**Instructions for the task:** Reproduce the lines below verbatim, beginning with the line containing "What distance from" and continuing through the final line of the records.

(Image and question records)
__________________________________________________

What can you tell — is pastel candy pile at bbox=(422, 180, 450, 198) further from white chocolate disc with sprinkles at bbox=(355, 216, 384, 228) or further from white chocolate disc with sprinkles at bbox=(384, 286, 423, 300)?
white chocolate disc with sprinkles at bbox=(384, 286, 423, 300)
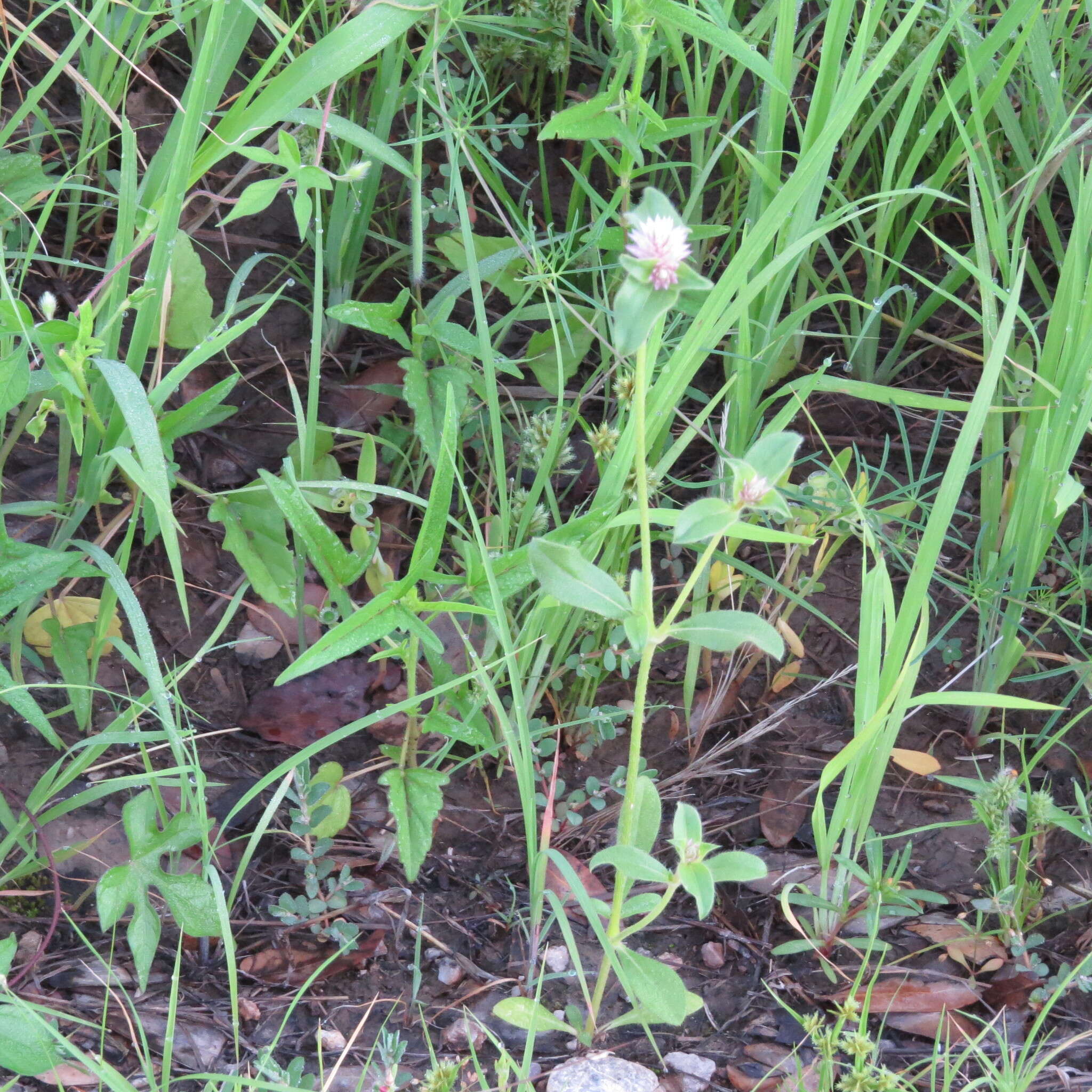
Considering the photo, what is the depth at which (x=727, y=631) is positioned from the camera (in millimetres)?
953

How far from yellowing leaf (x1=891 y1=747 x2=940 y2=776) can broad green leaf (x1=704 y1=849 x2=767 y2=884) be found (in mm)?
614

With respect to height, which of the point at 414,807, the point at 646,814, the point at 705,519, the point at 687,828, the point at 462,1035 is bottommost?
the point at 462,1035

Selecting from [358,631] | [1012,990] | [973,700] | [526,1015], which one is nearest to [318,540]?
[358,631]

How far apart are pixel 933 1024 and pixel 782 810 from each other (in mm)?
339

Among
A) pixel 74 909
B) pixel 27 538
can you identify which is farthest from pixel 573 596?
pixel 27 538

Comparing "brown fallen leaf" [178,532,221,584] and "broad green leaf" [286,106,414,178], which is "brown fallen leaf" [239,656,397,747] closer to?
Answer: "brown fallen leaf" [178,532,221,584]

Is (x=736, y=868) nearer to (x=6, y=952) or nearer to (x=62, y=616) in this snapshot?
(x=6, y=952)

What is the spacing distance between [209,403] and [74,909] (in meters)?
0.68

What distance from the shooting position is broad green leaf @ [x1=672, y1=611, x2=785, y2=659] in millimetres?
921

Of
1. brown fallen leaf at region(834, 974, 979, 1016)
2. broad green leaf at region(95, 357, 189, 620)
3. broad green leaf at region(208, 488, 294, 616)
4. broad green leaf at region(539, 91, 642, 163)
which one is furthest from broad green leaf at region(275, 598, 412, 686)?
brown fallen leaf at region(834, 974, 979, 1016)

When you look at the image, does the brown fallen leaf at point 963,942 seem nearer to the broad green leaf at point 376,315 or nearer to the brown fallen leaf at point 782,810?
the brown fallen leaf at point 782,810

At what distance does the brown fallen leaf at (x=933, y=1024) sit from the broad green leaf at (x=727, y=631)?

__________________________________________________

**Task solution:**
What distance from the shooting position is broad green leaf @ [x1=672, y1=611, x2=785, y2=659] in millimetres?
921

Of
1. brown fallen leaf at region(834, 974, 979, 1016)
2. broad green leaf at region(95, 357, 189, 620)
3. broad green leaf at region(208, 488, 294, 616)
4. broad green leaf at region(539, 91, 642, 163)
which one is furthest from broad green leaf at region(275, 598, 412, 686)?
brown fallen leaf at region(834, 974, 979, 1016)

When you look at the image, does the brown fallen leaf at point 963,942 seem nearer to the broad green leaf at point 376,315 or nearer to the brown fallen leaf at point 782,810?
the brown fallen leaf at point 782,810

At what distance does the brown fallen leaf at (x=933, y=1024) sit from the broad green leaf at (x=727, y=631)?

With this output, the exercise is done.